Task:
Your task is to quote the material that follows, in full and exactly.

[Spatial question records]
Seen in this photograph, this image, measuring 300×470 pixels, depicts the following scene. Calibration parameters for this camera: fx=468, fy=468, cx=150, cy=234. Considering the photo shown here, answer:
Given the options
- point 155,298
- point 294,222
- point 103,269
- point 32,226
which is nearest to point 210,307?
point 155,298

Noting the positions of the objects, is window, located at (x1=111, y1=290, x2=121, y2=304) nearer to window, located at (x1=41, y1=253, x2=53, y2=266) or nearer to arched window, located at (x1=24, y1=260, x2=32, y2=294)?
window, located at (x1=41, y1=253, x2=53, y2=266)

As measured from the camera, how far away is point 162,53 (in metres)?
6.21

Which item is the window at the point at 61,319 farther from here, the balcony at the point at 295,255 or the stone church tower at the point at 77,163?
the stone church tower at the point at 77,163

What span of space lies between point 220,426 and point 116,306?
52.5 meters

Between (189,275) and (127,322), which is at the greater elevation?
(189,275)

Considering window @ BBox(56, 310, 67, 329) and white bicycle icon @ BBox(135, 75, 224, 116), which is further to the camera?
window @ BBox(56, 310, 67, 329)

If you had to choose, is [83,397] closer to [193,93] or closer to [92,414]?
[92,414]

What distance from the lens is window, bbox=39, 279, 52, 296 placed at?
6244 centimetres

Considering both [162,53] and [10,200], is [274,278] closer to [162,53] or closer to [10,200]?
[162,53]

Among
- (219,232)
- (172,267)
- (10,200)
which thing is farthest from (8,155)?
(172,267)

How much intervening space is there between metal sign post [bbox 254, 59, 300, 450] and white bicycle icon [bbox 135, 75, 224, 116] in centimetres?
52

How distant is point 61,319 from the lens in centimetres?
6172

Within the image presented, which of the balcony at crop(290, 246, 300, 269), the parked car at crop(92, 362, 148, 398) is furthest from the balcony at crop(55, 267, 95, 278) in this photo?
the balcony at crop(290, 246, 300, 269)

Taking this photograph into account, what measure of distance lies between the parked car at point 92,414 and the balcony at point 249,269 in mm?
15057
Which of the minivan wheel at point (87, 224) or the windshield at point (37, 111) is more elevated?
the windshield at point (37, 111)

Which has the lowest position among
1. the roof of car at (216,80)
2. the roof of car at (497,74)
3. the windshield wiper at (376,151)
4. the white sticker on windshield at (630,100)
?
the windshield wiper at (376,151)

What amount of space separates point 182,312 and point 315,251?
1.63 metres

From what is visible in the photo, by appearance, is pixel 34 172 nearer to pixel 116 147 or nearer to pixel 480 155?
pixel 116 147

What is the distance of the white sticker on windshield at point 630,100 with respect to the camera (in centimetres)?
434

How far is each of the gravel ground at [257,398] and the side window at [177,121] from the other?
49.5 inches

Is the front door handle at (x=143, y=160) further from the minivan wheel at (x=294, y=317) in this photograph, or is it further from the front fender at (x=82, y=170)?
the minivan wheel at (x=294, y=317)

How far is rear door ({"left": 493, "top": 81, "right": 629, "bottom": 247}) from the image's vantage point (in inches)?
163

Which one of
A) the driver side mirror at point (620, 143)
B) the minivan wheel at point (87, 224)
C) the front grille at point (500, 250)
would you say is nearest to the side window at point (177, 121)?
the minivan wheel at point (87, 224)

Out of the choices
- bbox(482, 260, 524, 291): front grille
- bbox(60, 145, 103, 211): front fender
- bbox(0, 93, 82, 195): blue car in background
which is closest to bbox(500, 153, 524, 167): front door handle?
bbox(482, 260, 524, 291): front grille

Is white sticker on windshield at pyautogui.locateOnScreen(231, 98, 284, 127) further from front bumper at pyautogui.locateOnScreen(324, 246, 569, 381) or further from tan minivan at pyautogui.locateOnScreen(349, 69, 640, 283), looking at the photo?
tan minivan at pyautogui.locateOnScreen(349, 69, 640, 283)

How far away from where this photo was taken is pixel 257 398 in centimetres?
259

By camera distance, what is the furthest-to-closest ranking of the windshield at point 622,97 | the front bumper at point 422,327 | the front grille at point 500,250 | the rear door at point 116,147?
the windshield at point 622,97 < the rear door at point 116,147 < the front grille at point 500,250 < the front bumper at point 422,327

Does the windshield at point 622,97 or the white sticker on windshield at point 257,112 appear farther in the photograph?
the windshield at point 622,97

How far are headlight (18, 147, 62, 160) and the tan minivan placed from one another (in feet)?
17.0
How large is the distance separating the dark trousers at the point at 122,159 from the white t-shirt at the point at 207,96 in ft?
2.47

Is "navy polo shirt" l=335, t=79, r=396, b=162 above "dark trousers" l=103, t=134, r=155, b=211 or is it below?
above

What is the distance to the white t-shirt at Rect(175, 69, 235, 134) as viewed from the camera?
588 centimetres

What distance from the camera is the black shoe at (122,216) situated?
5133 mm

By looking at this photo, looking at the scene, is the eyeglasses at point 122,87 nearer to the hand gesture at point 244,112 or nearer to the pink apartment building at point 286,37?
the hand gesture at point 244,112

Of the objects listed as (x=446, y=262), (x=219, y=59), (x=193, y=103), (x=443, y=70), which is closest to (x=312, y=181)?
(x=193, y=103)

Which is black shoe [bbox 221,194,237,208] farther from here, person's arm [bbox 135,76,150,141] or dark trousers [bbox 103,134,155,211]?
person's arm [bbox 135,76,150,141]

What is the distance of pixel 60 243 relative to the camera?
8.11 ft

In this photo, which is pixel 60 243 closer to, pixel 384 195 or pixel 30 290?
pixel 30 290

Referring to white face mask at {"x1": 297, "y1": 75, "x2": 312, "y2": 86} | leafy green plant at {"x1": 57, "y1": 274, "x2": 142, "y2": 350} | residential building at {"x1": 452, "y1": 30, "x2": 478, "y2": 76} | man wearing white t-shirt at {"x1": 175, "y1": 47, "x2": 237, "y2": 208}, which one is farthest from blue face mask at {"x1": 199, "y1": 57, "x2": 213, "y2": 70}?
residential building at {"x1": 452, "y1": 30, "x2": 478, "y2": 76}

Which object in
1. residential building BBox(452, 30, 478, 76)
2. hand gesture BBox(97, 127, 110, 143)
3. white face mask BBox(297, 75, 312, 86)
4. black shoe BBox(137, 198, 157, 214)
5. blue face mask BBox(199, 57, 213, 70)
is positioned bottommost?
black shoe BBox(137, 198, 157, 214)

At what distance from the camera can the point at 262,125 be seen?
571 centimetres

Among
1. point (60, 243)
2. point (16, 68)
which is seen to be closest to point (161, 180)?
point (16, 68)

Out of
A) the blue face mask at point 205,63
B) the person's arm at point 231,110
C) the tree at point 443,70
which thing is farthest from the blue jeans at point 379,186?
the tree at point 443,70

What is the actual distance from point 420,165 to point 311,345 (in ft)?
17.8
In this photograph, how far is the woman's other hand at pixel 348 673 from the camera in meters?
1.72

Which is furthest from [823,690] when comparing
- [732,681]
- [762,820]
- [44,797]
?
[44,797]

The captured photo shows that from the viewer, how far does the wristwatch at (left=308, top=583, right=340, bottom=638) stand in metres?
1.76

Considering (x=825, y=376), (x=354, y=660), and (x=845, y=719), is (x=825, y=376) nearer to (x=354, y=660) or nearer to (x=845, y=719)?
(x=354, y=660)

The response:
Seen in this photograph, this image, measuring 300×470 pixels, depicts the following scene. Calibration parameters for this camera: fx=468, fy=468, cx=150, cy=234. Considering the photo shown here, answer:
Given the options
- point 155,298
- point 294,222
- point 103,269
- point 32,226
which is nearest to point 210,307?
point 155,298

Noting the positions of the objects, is window, located at (x1=111, y1=290, x2=121, y2=304) nearer to window, located at (x1=41, y1=253, x2=53, y2=266) or nearer to arched window, located at (x1=24, y1=260, x2=32, y2=294)?
window, located at (x1=41, y1=253, x2=53, y2=266)

As measured from the camera, how far away is point 162,53 (in metres)?
6.21

Which item is the window at the point at 61,319 farther from here, the balcony at the point at 295,255 or the stone church tower at the point at 77,163?
the stone church tower at the point at 77,163

What span of space lies between point 220,426 and point 116,306?
52.5 meters

Between (189,275) and (127,322), which is at the greater elevation?
(189,275)

Considering window @ BBox(56, 310, 67, 329) and white bicycle icon @ BBox(135, 75, 224, 116), which is further to the camera?
window @ BBox(56, 310, 67, 329)

If you had to choose, is [83,397] closer to [193,93] or closer to [92,414]?
[92,414]

What distance from the lens is window, bbox=39, 279, 52, 296 placed at?
6244 centimetres

Considering both [162,53] and [10,200], is [274,278] closer to [162,53] or closer to [10,200]?
[162,53]

Among
- (219,232)
- (172,267)
- (10,200)
which thing is farthest from (8,155)?
(172,267)

How much intervening space is there between metal sign post [bbox 254, 59, 300, 450] and white bicycle icon [bbox 135, 75, 224, 116] in centimetres?
52

How distant is point 61,319 from the lens in centimetres?
6172

Within the image presented, which of the balcony at crop(290, 246, 300, 269), the parked car at crop(92, 362, 148, 398) is furthest from the balcony at crop(55, 267, 95, 278) in this photo?
the balcony at crop(290, 246, 300, 269)

Taking this photograph into account, what measure of distance lies between the parked car at point 92,414 and the balcony at point 249,269 in mm?
15057
Which of the minivan wheel at point (87, 224) or the windshield at point (37, 111) is more elevated?
the windshield at point (37, 111)

Which has the lowest position among
1. the roof of car at (216,80)
2. the roof of car at (497,74)
3. the windshield wiper at (376,151)
4. the white sticker on windshield at (630,100)
?
the windshield wiper at (376,151)

What amount of space separates point 182,312 and point 315,251?
1.63 metres

From what is visible in the photo, by appearance, is pixel 34 172 nearer to pixel 116 147 or nearer to pixel 480 155?
pixel 116 147

What is the distance of the white sticker on windshield at point 630,100 with respect to the camera (in centimetres)?
434

How far is each of the gravel ground at [257,398] and the side window at [177,121] from the other?
49.5 inches

Is the front door handle at (x=143, y=160) further from the minivan wheel at (x=294, y=317) in this photograph, or is it further from the front fender at (x=82, y=170)?
the minivan wheel at (x=294, y=317)

How far is rear door ({"left": 493, "top": 81, "right": 629, "bottom": 247}) from the image's vantage point (in inches)?
163

Which one of
A) the driver side mirror at point (620, 143)
B) the minivan wheel at point (87, 224)
C) the front grille at point (500, 250)
would you say is nearest to the side window at point (177, 121)?
the minivan wheel at point (87, 224)

Out of the choices
- bbox(482, 260, 524, 291): front grille
- bbox(60, 145, 103, 211): front fender
- bbox(0, 93, 82, 195): blue car in background
which is closest to bbox(500, 153, 524, 167): front door handle?
bbox(482, 260, 524, 291): front grille

Is white sticker on windshield at pyautogui.locateOnScreen(231, 98, 284, 127) further from front bumper at pyautogui.locateOnScreen(324, 246, 569, 381) or further from tan minivan at pyautogui.locateOnScreen(349, 69, 640, 283), looking at the photo?
tan minivan at pyautogui.locateOnScreen(349, 69, 640, 283)

How far away from where this photo was taken is pixel 257 398 in centimetres?
259

By camera distance, what is the furthest-to-closest ranking of the windshield at point 622,97 | the front bumper at point 422,327 | the front grille at point 500,250 | the rear door at point 116,147?
the windshield at point 622,97 < the rear door at point 116,147 < the front grille at point 500,250 < the front bumper at point 422,327

Does the windshield at point 622,97 or the white sticker on windshield at point 257,112 appear farther in the photograph?
the windshield at point 622,97

How far are headlight (18, 147, 62, 160) and the tan minivan placed from one another (in feet)?
17.0
How large is the distance separating the dark trousers at the point at 122,159 from the white t-shirt at the point at 207,96 in ft?
2.47

Is "navy polo shirt" l=335, t=79, r=396, b=162 above "dark trousers" l=103, t=134, r=155, b=211 or is it below?
above

What is the distance to the white t-shirt at Rect(175, 69, 235, 134) as viewed from the camera?
588 centimetres

What distance from the camera is the black shoe at (122,216) situated?
5133 mm

By looking at this photo, looking at the scene, is the eyeglasses at point 122,87 nearer to the hand gesture at point 244,112 or nearer to the pink apartment building at point 286,37?
the hand gesture at point 244,112

Of the objects listed as (x=446, y=262), (x=219, y=59), (x=193, y=103), (x=443, y=70), which is closest to (x=312, y=181)?
(x=193, y=103)

Which is black shoe [bbox 221,194,237,208] farther from here, person's arm [bbox 135,76,150,141] or dark trousers [bbox 103,134,155,211]?
person's arm [bbox 135,76,150,141]

What is the distance of pixel 60 243 relative to the camera?
8.11 ft

In this photo, which is pixel 60 243 closer to, pixel 384 195 or pixel 30 290?
pixel 30 290

Referring to white face mask at {"x1": 297, "y1": 75, "x2": 312, "y2": 86} | leafy green plant at {"x1": 57, "y1": 274, "x2": 142, "y2": 350} | residential building at {"x1": 452, "y1": 30, "x2": 478, "y2": 76} | man wearing white t-shirt at {"x1": 175, "y1": 47, "x2": 237, "y2": 208}, which one is farthest from blue face mask at {"x1": 199, "y1": 57, "x2": 213, "y2": 70}?
residential building at {"x1": 452, "y1": 30, "x2": 478, "y2": 76}

Which object in
1. residential building BBox(452, 30, 478, 76)
2. hand gesture BBox(97, 127, 110, 143)
3. white face mask BBox(297, 75, 312, 86)
4. black shoe BBox(137, 198, 157, 214)
5. blue face mask BBox(199, 57, 213, 70)
is positioned bottommost?
black shoe BBox(137, 198, 157, 214)

At what distance from the camera can the point at 262,125 be seen?
571 centimetres

Among
1. point (60, 243)
2. point (16, 68)
which is seen to be closest to point (161, 180)?
point (16, 68)

Out of
A) the blue face mask at point 205,63
B) the person's arm at point 231,110
C) the tree at point 443,70
which thing is farthest from the blue jeans at point 379,186?
the tree at point 443,70

What is the actual distance from point 420,165 to point 311,345 (in ft)?
17.8
In this photograph, how far is the woman's other hand at pixel 348 673 from the camera in meters?
1.72

Which is furthest from [823,690] when comparing
- [732,681]
- [762,820]
- [44,797]
?
[44,797]

The captured photo shows that from the viewer, how far does the wristwatch at (left=308, top=583, right=340, bottom=638) stand in metres?
1.76

Considering (x=825, y=376), (x=354, y=660), and (x=845, y=719), is (x=825, y=376) nearer to (x=354, y=660) or nearer to (x=845, y=719)?
(x=354, y=660)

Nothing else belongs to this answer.